ЗАДАНИЕ ▸ В каком году и в каком городе, согласно приведенному ниже отрывку о воспоминаниях о Тургеневе, произошла встреча писателя с Лассалем?

Не обходится, разумеется, и без проявлений мелкого тщеславия; маленькия имена пристегиваются к большому и, под видом воспоминаний о Тургеневе, напоминают о себе. Теперь всякий спешит доложить читателю о своей беседе с "Иваном Сергеевичем", как бы пуста ни была беседа, или заявить, что он тогда-то видел "Ивана Сергеевича" и "Иван Сергеевич" сказал: "гм..." Каждый, повторяю, торопится вынести в публику частицу своего Добчинского, но, по правде говоря, за исключением отзывов иностранцев, да двух-трех воспоминаний русских (между которыми, особенно характерен разсказ г-жи С—ой о встрече Тургенева с Лассалем), все эти биографическия данныя не имеют существенного интереса {Считаю не лишним привести отрывок из воспоминаний г-жи С. о Тургеневе, напечатанных в "Новостях", в котором описывается встреча нашего писателя в Лассалем.

Дело было в 1864 году, в Женеве, в одном из пансионов, где остановился Лассаль.

"Сойдя в галлерею, мы застали там за табль-д′отом уже порядочное общество, собравшееся к утреннему чаю и кофе. Наши глаза невольно искали в толпе знаменитого экономиста. Впрочем, его не трудно было найти, так как на нем было сосредоточено любопытство почти всех присутствовавших. Сверх своей знаменитости, как политического деятеля, он в то время был еще героем той траги-комедии, которая называлась его любовью к m-elle Деннигес (впоследствии madame Раковицъ), и потому неудивительно, что им все интересовались и что на нем сосредоточивалось общее внимание везде, где только он ни появлялся.

ПРЕДСТАВЛЕННЫЕ ДАННЫЕ ▸
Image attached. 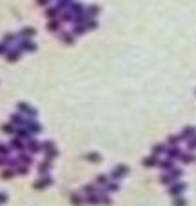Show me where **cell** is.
Returning <instances> with one entry per match:
<instances>
[{
	"label": "cell",
	"mask_w": 196,
	"mask_h": 206,
	"mask_svg": "<svg viewBox=\"0 0 196 206\" xmlns=\"http://www.w3.org/2000/svg\"><path fill=\"white\" fill-rule=\"evenodd\" d=\"M154 164H158L156 159H153V157L151 159H145V166H154Z\"/></svg>",
	"instance_id": "6da1fadb"
},
{
	"label": "cell",
	"mask_w": 196,
	"mask_h": 206,
	"mask_svg": "<svg viewBox=\"0 0 196 206\" xmlns=\"http://www.w3.org/2000/svg\"><path fill=\"white\" fill-rule=\"evenodd\" d=\"M184 133H185L184 137H193V133H194V130H193V128H185V131H184Z\"/></svg>",
	"instance_id": "7a4b0ae2"
},
{
	"label": "cell",
	"mask_w": 196,
	"mask_h": 206,
	"mask_svg": "<svg viewBox=\"0 0 196 206\" xmlns=\"http://www.w3.org/2000/svg\"><path fill=\"white\" fill-rule=\"evenodd\" d=\"M160 152H164V146H154L153 153H160Z\"/></svg>",
	"instance_id": "3957f363"
},
{
	"label": "cell",
	"mask_w": 196,
	"mask_h": 206,
	"mask_svg": "<svg viewBox=\"0 0 196 206\" xmlns=\"http://www.w3.org/2000/svg\"><path fill=\"white\" fill-rule=\"evenodd\" d=\"M184 161H187V162H189V161H194V157H193V155H185V157H184Z\"/></svg>",
	"instance_id": "277c9868"
}]
</instances>
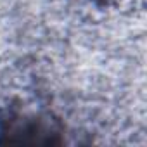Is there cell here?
<instances>
[{"instance_id":"obj_1","label":"cell","mask_w":147,"mask_h":147,"mask_svg":"<svg viewBox=\"0 0 147 147\" xmlns=\"http://www.w3.org/2000/svg\"><path fill=\"white\" fill-rule=\"evenodd\" d=\"M2 135L5 138L2 142L11 144H61L59 131L55 126L38 116L30 113H12L2 125Z\"/></svg>"}]
</instances>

РЕШЕНИЕ ЗАДАНИЯ ▸ В 1864 году, в Женеве.